◆ What you need to do
Locate the line that contains "Looking at the photo provided, looking". Copy it and every following line through the end of the records, exactly, and include nothing else.

[Start Task inputs]

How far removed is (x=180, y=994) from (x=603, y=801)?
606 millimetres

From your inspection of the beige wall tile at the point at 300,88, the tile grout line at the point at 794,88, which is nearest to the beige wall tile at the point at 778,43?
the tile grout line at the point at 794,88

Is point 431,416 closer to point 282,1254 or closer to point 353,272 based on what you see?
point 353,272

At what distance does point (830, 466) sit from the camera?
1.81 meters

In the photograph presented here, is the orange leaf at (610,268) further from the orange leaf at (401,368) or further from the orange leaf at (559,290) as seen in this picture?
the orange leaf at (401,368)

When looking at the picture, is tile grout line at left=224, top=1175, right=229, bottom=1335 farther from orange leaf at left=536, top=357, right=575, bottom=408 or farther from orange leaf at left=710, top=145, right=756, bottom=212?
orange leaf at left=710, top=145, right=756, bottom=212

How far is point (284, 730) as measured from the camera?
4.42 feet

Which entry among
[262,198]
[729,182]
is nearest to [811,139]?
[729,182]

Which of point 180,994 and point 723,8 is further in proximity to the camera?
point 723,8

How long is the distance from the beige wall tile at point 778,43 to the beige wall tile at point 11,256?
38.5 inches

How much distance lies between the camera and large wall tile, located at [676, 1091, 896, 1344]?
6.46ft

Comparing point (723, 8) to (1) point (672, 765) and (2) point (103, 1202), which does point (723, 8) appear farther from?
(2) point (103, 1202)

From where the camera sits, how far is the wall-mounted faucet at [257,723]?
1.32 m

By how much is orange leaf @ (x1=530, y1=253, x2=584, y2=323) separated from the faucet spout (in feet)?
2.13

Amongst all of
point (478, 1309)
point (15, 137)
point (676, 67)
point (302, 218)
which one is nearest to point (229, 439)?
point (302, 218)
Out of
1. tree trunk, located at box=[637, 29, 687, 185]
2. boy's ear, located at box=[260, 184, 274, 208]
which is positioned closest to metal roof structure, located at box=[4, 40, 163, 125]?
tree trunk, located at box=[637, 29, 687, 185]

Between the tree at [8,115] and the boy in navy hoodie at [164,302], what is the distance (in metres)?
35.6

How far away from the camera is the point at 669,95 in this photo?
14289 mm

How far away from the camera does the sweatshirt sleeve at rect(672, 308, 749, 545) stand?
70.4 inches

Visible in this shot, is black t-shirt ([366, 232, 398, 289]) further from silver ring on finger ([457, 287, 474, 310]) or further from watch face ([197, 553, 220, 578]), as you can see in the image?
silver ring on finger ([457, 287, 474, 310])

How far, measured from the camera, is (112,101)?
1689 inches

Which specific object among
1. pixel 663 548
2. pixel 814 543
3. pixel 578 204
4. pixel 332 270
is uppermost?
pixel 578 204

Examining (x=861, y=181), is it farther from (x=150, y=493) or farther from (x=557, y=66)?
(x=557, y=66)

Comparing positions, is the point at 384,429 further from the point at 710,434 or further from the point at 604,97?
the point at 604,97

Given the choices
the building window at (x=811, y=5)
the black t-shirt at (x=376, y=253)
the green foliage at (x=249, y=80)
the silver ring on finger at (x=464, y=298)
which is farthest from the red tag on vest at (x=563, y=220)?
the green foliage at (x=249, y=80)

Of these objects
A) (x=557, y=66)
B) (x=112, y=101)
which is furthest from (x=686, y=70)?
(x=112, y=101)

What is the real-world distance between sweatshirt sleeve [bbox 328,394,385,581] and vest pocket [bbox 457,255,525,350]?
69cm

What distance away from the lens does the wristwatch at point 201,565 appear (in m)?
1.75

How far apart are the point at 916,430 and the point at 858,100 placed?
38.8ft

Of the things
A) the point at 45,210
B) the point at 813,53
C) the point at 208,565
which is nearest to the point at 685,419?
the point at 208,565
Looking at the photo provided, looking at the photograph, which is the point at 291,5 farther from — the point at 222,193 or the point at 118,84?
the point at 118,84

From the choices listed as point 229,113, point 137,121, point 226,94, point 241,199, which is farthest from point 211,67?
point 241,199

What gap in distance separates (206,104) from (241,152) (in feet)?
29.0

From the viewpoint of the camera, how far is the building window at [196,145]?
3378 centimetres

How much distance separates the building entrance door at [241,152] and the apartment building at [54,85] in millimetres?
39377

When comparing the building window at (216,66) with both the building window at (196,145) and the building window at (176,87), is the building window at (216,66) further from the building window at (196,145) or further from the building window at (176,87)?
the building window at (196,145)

[End Task inputs]

◆ Answer to the task
Looking at the photo provided, looking at the photograph, which is the point at 291,5 farther from — the point at 222,193 or the point at 118,84?
the point at 118,84

From the choices listed as point 229,113, point 137,121, point 226,94, point 241,199, which is farthest from point 211,67?
point 241,199

What gap in distance separates (206,104) from (241,152) (in feet)?
29.0

From the viewpoint of the camera, how far is the building window at [196,145]?
3378 centimetres

How much distance separates the building entrance door at [241,152] and the apartment building at [54,85] in millimetres?
39377

When comparing the building window at (216,66) with both the building window at (196,145) and the building window at (176,87), is the building window at (216,66) further from the building window at (196,145) or further from the building window at (176,87)?
the building window at (196,145)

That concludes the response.